Getting Data In

Why did ingestion slow way down after I added thousands of new forwarders and/or sources and sourcetypes?

Contributor

My Splunk environment was humming right along until I had a need to very quickly add several thousand new FWDs and a bunch of new apps on those endpoints collecting many new sources and sourcetypes. I happen to have an intermediate forwarding tier of HWFs, but I don't know if that makes any difference.

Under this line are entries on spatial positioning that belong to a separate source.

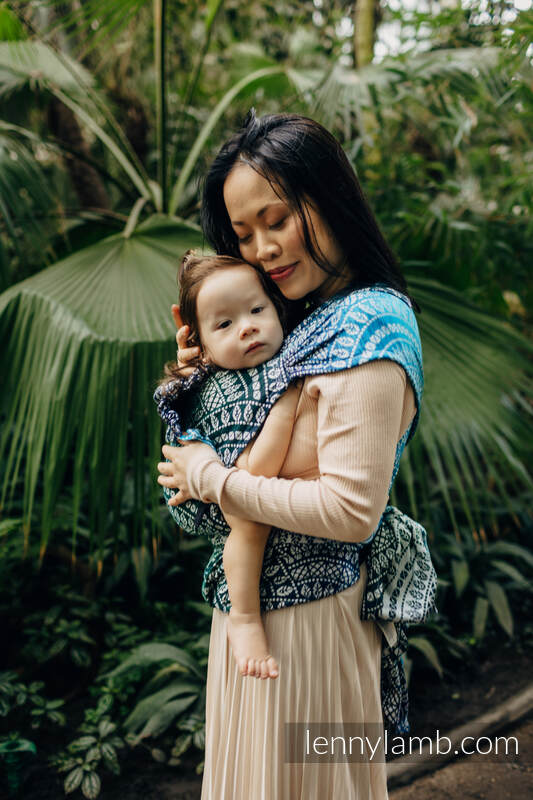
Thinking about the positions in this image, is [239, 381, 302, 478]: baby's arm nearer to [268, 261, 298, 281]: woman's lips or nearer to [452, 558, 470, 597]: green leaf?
[268, 261, 298, 281]: woman's lips

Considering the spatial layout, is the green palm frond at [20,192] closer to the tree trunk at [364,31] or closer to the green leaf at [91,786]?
the green leaf at [91,786]

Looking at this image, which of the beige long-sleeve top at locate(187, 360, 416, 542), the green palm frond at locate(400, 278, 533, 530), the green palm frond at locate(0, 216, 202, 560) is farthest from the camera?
the green palm frond at locate(400, 278, 533, 530)

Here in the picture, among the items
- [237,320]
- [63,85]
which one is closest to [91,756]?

After I added all these new FWDs, sources and sourcetypes, I noticed my rate of ingestion on all my IDXs dropped a lot. Restarting IDXs via rolling restart doesn't seem to make a difference.

What's going on?

Labels (2)
1 Solution

Contributor

Hi, I'm David Paper. You might remember me from such posts as SmartStore Behaviors and How to read HEC introspection logs. I'm here today to talk to you about a scourge in Splunk, and that is having too many channels created in too little time on your indexers.

What is a channel? A ingestion channel for a FWD connection over Splunk2Splunk protocol (generally on port 9997) to an indexer (or HWF) is a identifier of a particular tuple made up of host+sourcetype+source+tcp_connection that is created when a FWD connects to an IDX and begins to send data in. Sometimes these tuples show up in a log when there are problems registering one like

04-01-2019 23:41:19.706 +0000 ERROR TcpInputProc - Encountered Streaming S2S error=Cannot register new_channel="source::[log location]|host::[hostname]|sourcetype::iis|263011": desired_field_count=19 conflicts with existing_field_count=0 for data received from src=[HF-IP]:51090.

So, when you rolled out a bunch of new FWDs or updated existing FWDs with new apps or inputs that began ingesting new sources and/or source types, you have created more potential tuples in your environment. All of those tuples will ultimately have to be handled by the indexers. For every channel created to handle a new tuple, it will have to be removed at some point. This constant creation & removal load becomes problematic when it gets above a certain rate. More on this below.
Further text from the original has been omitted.